Trentaseiesima. È il posto occupato dall'Italia nella classifica Uefa del fair play. Trentaseiesima su cinquantatre Paesi iscritti all'Unione europea del football. Un crollo rispetto all'anno scorso quando il calcio italiano si piazzò al ventiduesimo posto, comunque una bocciatura per un movimento che pensa di essere al centro del mondo, per una organizzazione che ritiene di poter dare consigli e lezioni al resto del vecchio continente in qualunque materia.
I criteri che portano alla definizione della graduatoria sono i seguenti: qualità del gioco, rispetto degli avversari, rispetto degli arbitri, comportamento del pubblico e dei tesserati. Siamo gli extracomunitari del calcio europeo che vede al primo posto la Norvegia, al secondo l'Inghilterra e al terzo la Svezia, tre Paesi che godranno di un bonus, potranno iscrivere una squadra in più alla prossima Europa League e sarà quella che avrà vinto il premio fair play nazionale (in Inghilterra attualmente è il Chelsea, già qualificato per la Champions, e dunque il posto verrà assegnato al Fulham).
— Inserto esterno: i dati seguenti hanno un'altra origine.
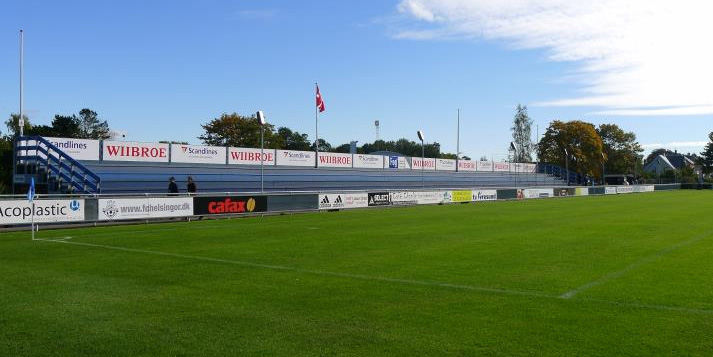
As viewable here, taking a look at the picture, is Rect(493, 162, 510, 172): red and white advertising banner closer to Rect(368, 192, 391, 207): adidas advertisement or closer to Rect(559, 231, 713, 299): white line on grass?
Rect(368, 192, 391, 207): adidas advertisement

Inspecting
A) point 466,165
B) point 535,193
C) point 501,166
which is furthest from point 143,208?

Lo spirito del premio non guarda la classifica dei punti ottenuti in campionato, anzi. Norvegia, Inghilterra e Svezia potrebbero iscrivere all’Euroleague anche una squadra retrocessa se questa fosse la vincitrice del fair play nazionale. Mi sembra un argomento molto lontano dalle nostre buone abitudini, ci siamo fatti riconoscere in ogni parte del mondo pallonaro, il comportamento del pubblico e quello dei tesserati nei confronti, soprattutto, degli avversari e degli arbitri, ha cancellato i risultati ottenuti sul campo. Prima di noi, in classifica, tutti i grandi Paesi calcistici, la Germania è sesta, Olanda, Francia e Spagna, nona, decima e undicesima, la Svizzera quattordicesima.
L'Italia può vantarsi di precedere Armenia, Romania, Macedonia, Galles, Croazia. Ultima della comitiva è Andorra che precede Albania. In attesa del fair play finanziario, la coppa disciplina non è roba per noi, l'educazione non fa business e non rientra nei diritti televisivi.